Brand protection is of paramount importance for corporations. The 44 domain names in question bear names such as “Blackrock,” “Aladdin,” “capital,” “crypto,” and “investments.” BlackRock alleges that these domains were created with malicious intent to deceive unsuspecting visitors. They employ a range of deceptive techniques, including pay-per-click ads, malware distribution, and email phishing attacks, all designed to exploit those seeking legitimate connections with BlackRock.
The Cryptocurrency Connection:
Among the 44 domains, BlackRock has encountered several related to cryptocurrency, suggesting potential involvement in crypto-related scams. The lawsuit aims not only to regain control of these domains but also to seek damages and court orders to prevent further cybersquatting and trademark infringement against the brands BLACKROCK, ALADDIN, and BLK.
Patterns in Domain Registration:
While each of the disputed domains may have subtle variations, several common patterns in domain registration are apparent:
- Mimicking Brand Names: The disputed domains often mimic the brand names associated with BlackRock, such as “Blackrock,” “Aladdin,” “capital,” and “investments.” This reflects a clear attempt to mislead visitors into believing that they are accessing official BlackRock websites.
- Variations in Top-Level Domains (TLDs): The scammers have registered domains with various top-level domains, including .com, .net, .org, and others. This tactic is used to give the deceptive websites an air of legitimacy and diversity.

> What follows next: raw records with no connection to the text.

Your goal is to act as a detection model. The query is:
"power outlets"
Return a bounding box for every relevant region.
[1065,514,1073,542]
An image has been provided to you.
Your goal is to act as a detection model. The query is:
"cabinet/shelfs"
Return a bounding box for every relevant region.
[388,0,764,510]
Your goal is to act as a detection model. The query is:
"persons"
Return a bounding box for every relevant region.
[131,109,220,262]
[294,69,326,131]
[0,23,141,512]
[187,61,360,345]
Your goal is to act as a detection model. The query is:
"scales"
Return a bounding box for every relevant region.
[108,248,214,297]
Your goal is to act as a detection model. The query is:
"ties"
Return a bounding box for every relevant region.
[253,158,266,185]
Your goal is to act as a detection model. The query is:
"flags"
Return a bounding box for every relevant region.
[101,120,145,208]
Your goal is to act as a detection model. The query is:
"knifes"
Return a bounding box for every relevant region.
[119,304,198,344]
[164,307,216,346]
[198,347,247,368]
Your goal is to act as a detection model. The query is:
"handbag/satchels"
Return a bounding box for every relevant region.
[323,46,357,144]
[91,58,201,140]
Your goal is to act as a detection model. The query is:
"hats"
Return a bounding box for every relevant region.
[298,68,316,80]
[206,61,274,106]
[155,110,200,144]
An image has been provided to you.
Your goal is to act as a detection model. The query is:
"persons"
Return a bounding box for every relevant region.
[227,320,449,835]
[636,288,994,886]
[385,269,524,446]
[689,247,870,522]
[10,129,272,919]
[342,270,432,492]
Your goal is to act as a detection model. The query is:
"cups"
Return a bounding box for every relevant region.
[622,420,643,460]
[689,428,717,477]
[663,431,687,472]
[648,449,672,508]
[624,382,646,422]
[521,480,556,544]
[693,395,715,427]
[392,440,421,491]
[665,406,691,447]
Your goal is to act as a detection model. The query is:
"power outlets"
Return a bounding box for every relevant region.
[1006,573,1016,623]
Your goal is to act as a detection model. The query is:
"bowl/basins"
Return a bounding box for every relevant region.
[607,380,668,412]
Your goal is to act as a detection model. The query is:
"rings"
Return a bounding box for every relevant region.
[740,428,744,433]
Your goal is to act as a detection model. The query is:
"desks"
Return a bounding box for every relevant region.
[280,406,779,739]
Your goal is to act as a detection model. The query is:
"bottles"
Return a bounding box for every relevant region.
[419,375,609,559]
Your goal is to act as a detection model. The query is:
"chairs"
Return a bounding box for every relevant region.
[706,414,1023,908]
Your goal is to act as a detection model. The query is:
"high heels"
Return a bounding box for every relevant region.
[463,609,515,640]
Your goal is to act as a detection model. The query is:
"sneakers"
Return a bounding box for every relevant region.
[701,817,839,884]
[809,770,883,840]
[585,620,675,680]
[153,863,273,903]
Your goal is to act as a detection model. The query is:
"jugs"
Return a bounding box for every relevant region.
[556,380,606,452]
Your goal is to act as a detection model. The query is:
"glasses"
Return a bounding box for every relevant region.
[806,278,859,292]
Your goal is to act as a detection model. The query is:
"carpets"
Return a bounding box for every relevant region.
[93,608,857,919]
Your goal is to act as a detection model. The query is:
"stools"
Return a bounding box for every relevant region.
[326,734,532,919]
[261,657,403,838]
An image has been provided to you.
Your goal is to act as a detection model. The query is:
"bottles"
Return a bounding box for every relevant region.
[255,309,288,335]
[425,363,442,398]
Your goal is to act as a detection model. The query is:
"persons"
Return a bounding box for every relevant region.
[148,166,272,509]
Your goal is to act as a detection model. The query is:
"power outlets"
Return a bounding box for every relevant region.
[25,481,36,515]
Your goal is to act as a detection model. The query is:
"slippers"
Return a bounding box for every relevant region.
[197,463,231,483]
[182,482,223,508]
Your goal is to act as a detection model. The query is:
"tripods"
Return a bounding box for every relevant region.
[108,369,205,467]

- Use of Hyphens and Concatenation: Some of the domains employ hyphens or concatenate words to create a misleading web address. For example, “crypto-blackrock.com” uses a hyphen to join “crypto” and “blackrock” in an attempt to appear affiliated with both cryptocurrency and BlackRock.
- Pluralization and Misspelling: Another common strategy is to use pluralization or misspelling of brand names or keywords, making it easier for individuals to inadvertently land on these deceptive websites.
The patterns in domain registration suggest a well-thought-out strategy by those behind these websites to deceive visitors and exploit the reputation and trust associated with BlackRock’s brand. BlackRock’s legal action aims to disrupt these deceptive practices and protect both the integrity of its brand and the public from online deception.
The Power of Typosquatting:
BlackRock’s legal team, led by Wiley Rein LLP, highlights a disturbing trend – typosquatting. This practice involves registering domains with minor typographical errors that closely resemble legitimate websites. For example, a domain like “BlackFock” closely mimics “BlackRock,” with just a single keystroke error. This strategy is widespread, with over 95% of the internet’s top 500 websites falling prey to it.
A Strong Message:
BlackRock’s legal action sends a resounding message – the company is committed to protecting its brand and the public, both in the physical and digital realms. This move reflects the importance of online vigilance and the need to safeguard well-established brands and unsuspecting internet users.
BlackRock’s lawsuit against these deceptive websites underlines the vital role of brand protection in the digital age. By taking legal action, BlackRock seeks to protect its reputation and the interests of the public, demonstrating its resolve in the fight against online deception. These digital marauders will soon learn that BlackRock is not to be trifled with, even in the virtual world.